2016-02-25 15:33:34,398 WARN  [org.ovirt.engine.core.dal.dbbroker.auditloghandling.AuditLogDirector] (org.ovirt.thread.pool-6-thread-34) [] Correlation ID: null, Call Stack: null, Custom Event ID: -1, Message: Host hosted_engine_2 became non responsive. It has no power management configured.

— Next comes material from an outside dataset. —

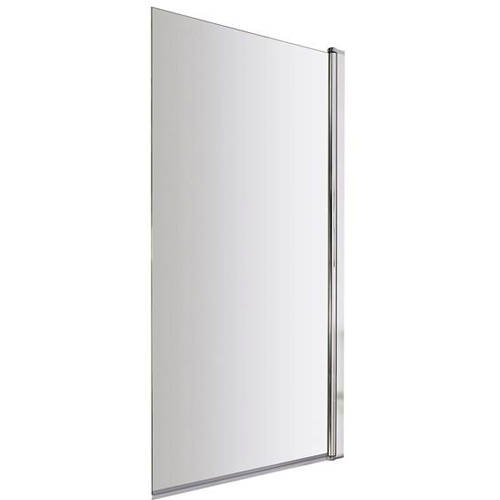 Additional image for Hinged Bath Screen 790x1435mm.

Please check the host status, manually reboot it, and click "Confirm Host Has Been Rebooted"

but host has PM:
<power_management type="ipmilan">
<enabled>true</enabled>
<address>rose05-mgmt.qa.lab.tlv.redhat.com</address>
<username>root</username>
<options />
 <pm_proxies>
<pm_proxy>
<type>cluster</type>
</pm_proxy>
<pm_proxy>
<type>dc</type>
</pm_proxy>
 </pm_proxies>
<agents>
 <agent type="ipmilan" id="afef3a9e-1f7a-405a-8e00-fd3f2bdb26d3">
<address>rose05-mgmt.qa.lab.tlv.redhat.com</address>
<username>root</username>
<options />
<order>1</order>
 </agent>
</agents>
<automatic_pm_enabled>true</automatic_pm_enabled>
<kdump_detection>true</kdump_detection>
 </power_management>

Comment 1 Roy Golan 2016-03-02 13:24:52 UTC
Why is that hosted engine exclusively?

Comment 2 Martin Perina 2016-03-17 11:36:36 UTC
I haven't been able to reproduce it while testing following fencing flows in 2 nodes hosted engine cluster (on each flow HE VM is running on host1):

  1. Stop networking on host1
  2. Block connection from engine to host1 using iptables
  3. Execute kdump on host1

In all above cases host1 was properly fenced and became up afterwards.

I tested on latest stable oVirt 3.6:

ovirt-hosted-engine-ha-1.3.4.3-1
ovirt-engine-3.6.3.4-1

I still don't get how this bug could be opened when exactly same case was tested and verified in BZ1266099.

Closing as WORKSFORME, feel free to reopen if you are able to reproduce it again.